◆ **GIVEN MATERIAL**
╭──

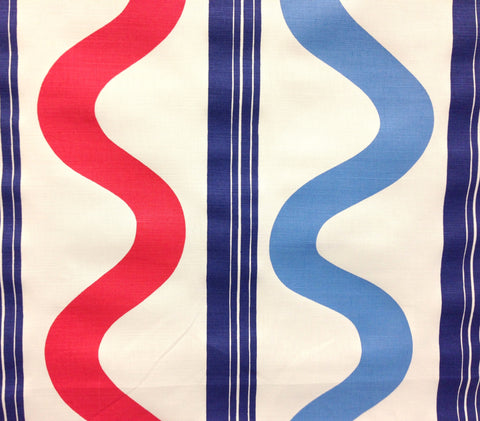 China Seas Fabric: Tete a Tete Vertical - Custom Navy / Red / French Blue on Belgian Linen/Cotton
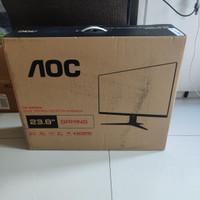 AOC 24G2E5 75Hz 1MS Freesync Gsync IPS Gaming Monitor Bukan 24V2Q 24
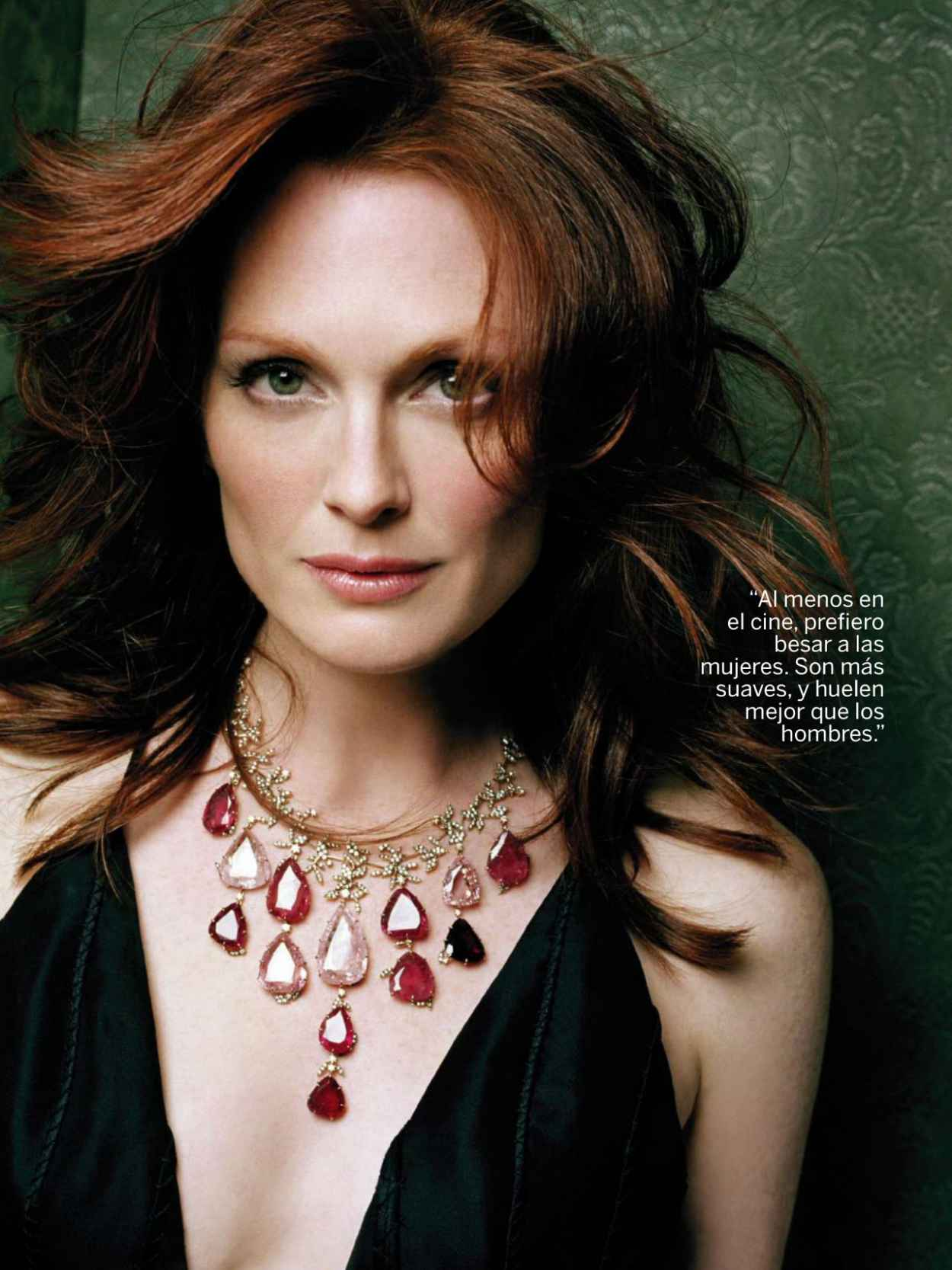 Julianne Moore - Fotogramas Magazine March 2015 Issue-1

╰──

◆ **YOUR ASSIGNMENT**
Every line of the data above is to be repeated exactly; the images are to be left out.

◆ **WORKED SOLUTION**
 China Seas Fabric: Tete a Tete Vertical - Custom Navy / Red / French Blue on Belgian Linen/Cotton
 AOC 24G2E5 75Hz 1MS Freesync Gsync IPS Gaming Monitor Bukan 24V2Q 24
 Julianne Moore - Fotogramas Magazine March 2015 Issue-1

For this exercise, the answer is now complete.